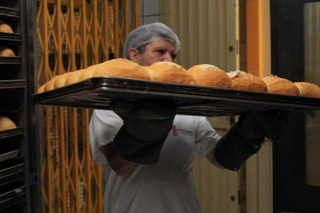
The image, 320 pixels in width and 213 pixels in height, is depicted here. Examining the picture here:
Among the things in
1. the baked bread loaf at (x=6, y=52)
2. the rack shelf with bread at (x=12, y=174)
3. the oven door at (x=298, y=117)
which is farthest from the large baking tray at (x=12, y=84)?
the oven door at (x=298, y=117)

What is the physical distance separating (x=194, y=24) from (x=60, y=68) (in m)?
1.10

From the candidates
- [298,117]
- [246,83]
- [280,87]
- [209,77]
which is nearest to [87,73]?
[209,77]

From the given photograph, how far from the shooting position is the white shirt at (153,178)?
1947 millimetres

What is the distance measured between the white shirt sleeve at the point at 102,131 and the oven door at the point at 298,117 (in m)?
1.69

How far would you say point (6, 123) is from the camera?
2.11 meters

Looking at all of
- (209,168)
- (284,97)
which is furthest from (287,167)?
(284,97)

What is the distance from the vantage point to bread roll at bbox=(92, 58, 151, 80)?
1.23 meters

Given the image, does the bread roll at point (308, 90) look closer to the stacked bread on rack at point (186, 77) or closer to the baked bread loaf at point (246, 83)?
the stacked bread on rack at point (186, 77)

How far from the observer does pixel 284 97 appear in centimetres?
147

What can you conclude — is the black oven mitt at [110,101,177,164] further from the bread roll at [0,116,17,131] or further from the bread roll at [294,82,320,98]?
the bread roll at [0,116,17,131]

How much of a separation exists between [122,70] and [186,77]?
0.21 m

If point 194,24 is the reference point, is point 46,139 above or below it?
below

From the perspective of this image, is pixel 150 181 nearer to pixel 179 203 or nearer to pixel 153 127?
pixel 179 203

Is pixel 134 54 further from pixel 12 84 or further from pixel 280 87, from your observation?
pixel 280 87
==
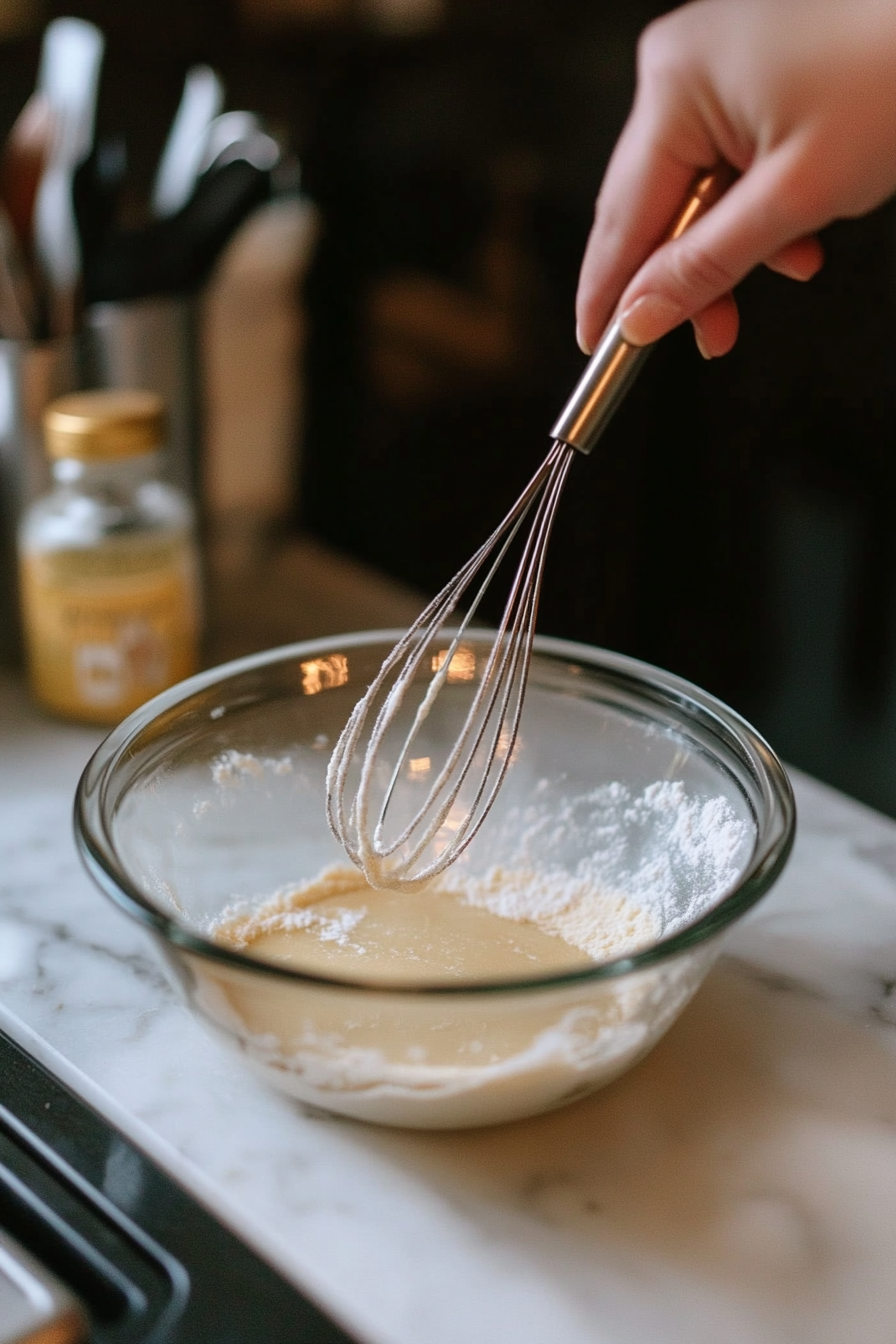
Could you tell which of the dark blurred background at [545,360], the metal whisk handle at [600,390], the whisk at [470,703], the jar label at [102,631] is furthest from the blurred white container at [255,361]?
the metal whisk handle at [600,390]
--
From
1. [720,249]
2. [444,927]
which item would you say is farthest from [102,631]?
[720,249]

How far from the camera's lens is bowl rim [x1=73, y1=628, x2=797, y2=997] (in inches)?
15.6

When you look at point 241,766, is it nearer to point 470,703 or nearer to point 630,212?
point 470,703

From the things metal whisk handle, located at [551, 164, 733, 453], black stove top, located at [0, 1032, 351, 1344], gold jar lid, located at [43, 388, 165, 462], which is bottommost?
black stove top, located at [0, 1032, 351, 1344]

**Short task:**
Pull out and copy every line in the material above that contains the string "between". Uppercase and lowercase count as different.

**The response:**
What is the distance measured between the white shirt sleeve at the point at 102,131 and the oven door at the point at 298,117 (in m)?
How much of a separation exists between [122,70] and [186,77]?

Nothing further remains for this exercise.